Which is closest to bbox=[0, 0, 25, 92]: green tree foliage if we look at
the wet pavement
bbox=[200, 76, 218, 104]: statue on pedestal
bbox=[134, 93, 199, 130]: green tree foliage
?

+ + + +

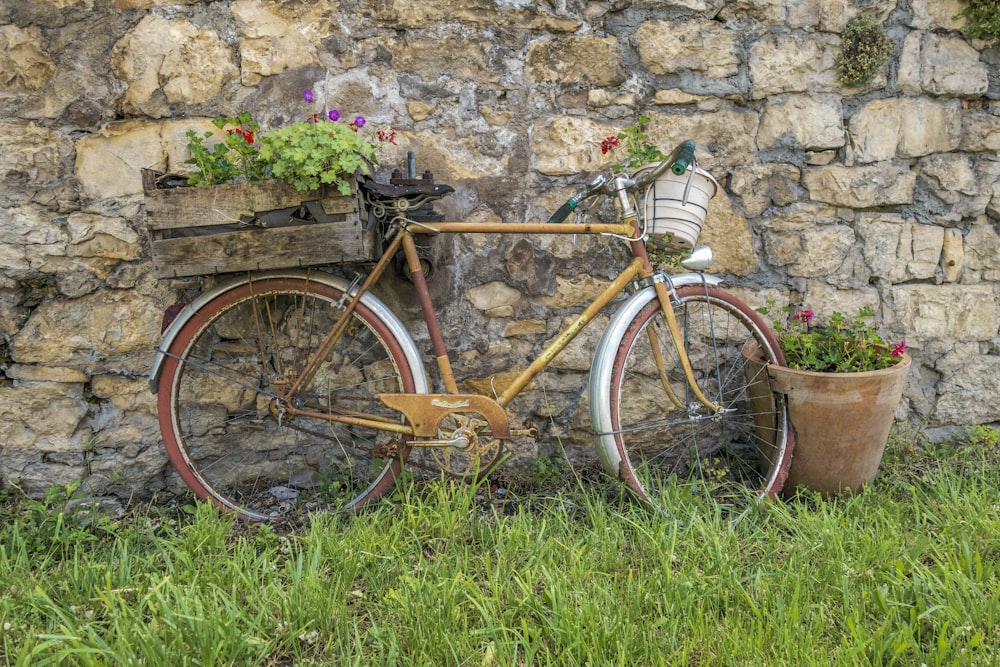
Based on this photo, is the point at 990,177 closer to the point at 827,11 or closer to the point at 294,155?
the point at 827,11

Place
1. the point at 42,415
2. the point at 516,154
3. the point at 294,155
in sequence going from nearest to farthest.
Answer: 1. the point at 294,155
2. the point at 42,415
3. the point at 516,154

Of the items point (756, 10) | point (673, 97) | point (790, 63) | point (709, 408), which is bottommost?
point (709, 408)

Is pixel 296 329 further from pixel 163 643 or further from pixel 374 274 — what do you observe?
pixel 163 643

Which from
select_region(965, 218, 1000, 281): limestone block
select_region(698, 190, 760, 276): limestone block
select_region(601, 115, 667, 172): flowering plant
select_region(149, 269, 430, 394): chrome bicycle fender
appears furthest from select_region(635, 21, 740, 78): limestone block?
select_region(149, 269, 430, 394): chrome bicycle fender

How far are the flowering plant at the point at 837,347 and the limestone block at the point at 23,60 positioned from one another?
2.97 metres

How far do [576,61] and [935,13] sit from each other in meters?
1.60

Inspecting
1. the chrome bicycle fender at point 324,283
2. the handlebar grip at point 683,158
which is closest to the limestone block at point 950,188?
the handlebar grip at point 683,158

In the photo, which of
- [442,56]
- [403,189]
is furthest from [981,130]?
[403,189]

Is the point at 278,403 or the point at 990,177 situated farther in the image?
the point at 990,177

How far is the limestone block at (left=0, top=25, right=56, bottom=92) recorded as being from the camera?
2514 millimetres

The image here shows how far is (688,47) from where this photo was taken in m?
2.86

+ + + +

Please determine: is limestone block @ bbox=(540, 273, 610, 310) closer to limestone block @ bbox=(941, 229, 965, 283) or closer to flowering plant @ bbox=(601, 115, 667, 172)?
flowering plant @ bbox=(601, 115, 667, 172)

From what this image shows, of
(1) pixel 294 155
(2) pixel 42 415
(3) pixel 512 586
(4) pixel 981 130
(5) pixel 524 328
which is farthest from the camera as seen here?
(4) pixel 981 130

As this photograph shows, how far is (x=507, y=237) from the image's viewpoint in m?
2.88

+ + + +

**Stated goal:** Please report each line of the rows above that contains the word "farthest".

**Task answer:**
in sequence going from nearest to farthest.
which is farthest from the camera as seen here?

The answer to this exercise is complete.